### Written problem
Reproduce, verbatim and in order, the part of the items that opens with the line containing "In terms of" and closes with the line containing "380 centimetres", both lines included.

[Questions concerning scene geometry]

━━━━━━━━━━

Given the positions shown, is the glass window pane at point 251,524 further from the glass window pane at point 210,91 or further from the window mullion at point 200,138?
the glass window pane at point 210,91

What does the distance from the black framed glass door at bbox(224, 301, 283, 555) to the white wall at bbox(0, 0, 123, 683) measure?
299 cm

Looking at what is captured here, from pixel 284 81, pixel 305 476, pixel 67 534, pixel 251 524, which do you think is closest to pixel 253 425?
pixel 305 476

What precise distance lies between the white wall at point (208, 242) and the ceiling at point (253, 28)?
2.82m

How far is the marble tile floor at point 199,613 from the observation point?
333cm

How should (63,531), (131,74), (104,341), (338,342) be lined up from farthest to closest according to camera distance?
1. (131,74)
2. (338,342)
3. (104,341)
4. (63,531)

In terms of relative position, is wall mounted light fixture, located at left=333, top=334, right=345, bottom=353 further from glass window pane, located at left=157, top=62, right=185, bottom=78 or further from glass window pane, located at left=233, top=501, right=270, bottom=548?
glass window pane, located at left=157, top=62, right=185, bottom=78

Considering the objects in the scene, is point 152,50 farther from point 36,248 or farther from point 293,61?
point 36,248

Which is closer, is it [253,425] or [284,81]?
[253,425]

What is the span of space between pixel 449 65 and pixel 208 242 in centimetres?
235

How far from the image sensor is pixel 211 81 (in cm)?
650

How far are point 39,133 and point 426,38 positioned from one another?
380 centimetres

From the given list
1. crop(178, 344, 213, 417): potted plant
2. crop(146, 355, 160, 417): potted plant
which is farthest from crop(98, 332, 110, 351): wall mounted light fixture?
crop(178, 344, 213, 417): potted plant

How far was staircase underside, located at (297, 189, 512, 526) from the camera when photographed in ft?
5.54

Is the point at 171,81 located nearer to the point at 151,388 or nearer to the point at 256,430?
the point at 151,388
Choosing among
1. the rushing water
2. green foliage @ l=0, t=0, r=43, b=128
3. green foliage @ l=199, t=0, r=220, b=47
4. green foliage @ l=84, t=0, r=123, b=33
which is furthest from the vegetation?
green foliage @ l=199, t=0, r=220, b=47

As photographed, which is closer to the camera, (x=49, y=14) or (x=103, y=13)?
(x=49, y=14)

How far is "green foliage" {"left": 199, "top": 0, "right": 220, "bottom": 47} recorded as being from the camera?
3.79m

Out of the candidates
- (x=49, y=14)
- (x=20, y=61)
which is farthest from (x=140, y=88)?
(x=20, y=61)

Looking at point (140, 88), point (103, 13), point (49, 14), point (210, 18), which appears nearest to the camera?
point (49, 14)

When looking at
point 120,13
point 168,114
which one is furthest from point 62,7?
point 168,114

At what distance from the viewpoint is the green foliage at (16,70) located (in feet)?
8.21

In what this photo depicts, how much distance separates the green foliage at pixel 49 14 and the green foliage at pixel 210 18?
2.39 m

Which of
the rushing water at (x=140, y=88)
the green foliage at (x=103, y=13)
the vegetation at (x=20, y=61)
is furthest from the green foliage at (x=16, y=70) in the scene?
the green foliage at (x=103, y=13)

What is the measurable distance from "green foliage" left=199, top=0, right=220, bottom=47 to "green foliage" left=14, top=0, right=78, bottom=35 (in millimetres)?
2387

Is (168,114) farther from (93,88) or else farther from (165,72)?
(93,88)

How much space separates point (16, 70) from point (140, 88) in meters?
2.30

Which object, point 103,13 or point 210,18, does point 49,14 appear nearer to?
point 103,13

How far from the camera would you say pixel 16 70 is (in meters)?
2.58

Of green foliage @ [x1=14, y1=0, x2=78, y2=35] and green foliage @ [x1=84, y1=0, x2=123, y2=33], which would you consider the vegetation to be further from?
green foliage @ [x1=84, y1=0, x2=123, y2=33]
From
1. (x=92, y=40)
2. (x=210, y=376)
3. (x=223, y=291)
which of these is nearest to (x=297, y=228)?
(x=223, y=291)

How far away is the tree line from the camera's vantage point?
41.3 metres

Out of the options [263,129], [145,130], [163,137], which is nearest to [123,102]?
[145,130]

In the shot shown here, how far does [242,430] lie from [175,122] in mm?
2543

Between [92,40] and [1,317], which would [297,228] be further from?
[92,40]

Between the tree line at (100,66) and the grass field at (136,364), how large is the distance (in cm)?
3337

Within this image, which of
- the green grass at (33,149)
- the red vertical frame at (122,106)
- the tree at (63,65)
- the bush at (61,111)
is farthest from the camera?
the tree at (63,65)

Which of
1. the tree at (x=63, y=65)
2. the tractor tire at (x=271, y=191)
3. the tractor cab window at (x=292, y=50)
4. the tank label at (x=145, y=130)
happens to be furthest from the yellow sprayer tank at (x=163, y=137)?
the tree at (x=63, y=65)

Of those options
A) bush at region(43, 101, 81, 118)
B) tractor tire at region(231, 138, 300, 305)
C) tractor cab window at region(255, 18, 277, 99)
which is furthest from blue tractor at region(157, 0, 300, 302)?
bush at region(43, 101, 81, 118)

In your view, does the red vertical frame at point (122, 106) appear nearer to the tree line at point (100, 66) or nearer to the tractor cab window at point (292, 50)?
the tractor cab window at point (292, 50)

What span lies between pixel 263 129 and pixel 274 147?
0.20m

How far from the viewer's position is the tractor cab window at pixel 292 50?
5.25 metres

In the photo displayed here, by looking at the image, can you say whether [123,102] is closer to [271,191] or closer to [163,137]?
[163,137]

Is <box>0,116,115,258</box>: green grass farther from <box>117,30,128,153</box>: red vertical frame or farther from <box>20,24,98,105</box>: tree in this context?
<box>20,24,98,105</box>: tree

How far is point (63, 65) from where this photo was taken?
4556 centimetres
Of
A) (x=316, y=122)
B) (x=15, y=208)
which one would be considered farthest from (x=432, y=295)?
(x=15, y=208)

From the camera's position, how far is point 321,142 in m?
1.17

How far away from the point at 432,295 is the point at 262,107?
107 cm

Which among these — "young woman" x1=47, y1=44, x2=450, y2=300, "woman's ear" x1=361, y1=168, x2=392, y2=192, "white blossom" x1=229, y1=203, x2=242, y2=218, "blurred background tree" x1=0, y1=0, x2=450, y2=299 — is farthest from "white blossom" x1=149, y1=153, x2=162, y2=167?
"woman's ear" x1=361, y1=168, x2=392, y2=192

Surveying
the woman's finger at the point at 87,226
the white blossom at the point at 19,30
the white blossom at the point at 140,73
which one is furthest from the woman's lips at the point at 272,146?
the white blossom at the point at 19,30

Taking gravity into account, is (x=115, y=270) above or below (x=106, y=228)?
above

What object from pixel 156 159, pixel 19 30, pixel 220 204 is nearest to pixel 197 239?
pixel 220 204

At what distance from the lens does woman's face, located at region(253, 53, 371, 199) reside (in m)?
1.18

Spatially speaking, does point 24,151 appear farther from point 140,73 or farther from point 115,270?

━━━━━━━━━━

### Task output
In terms of relative position, is wall mounted light fixture, located at left=333, top=334, right=345, bottom=353 further from glass window pane, located at left=157, top=62, right=185, bottom=78 or further from glass window pane, located at left=233, top=501, right=270, bottom=548?
glass window pane, located at left=157, top=62, right=185, bottom=78

Considering the objects in the scene, is point 152,50 farther from point 36,248 or farther from point 293,61?
point 36,248

Which is closer, is it [253,425] or [284,81]?
[253,425]

What is the span of space between pixel 449 65 and pixel 208 242 in centimetres?
235

How far from the image sensor is pixel 211 81 (in cm)?
650

How far are point 39,133 and point 426,38 positioned from one another?
380 centimetres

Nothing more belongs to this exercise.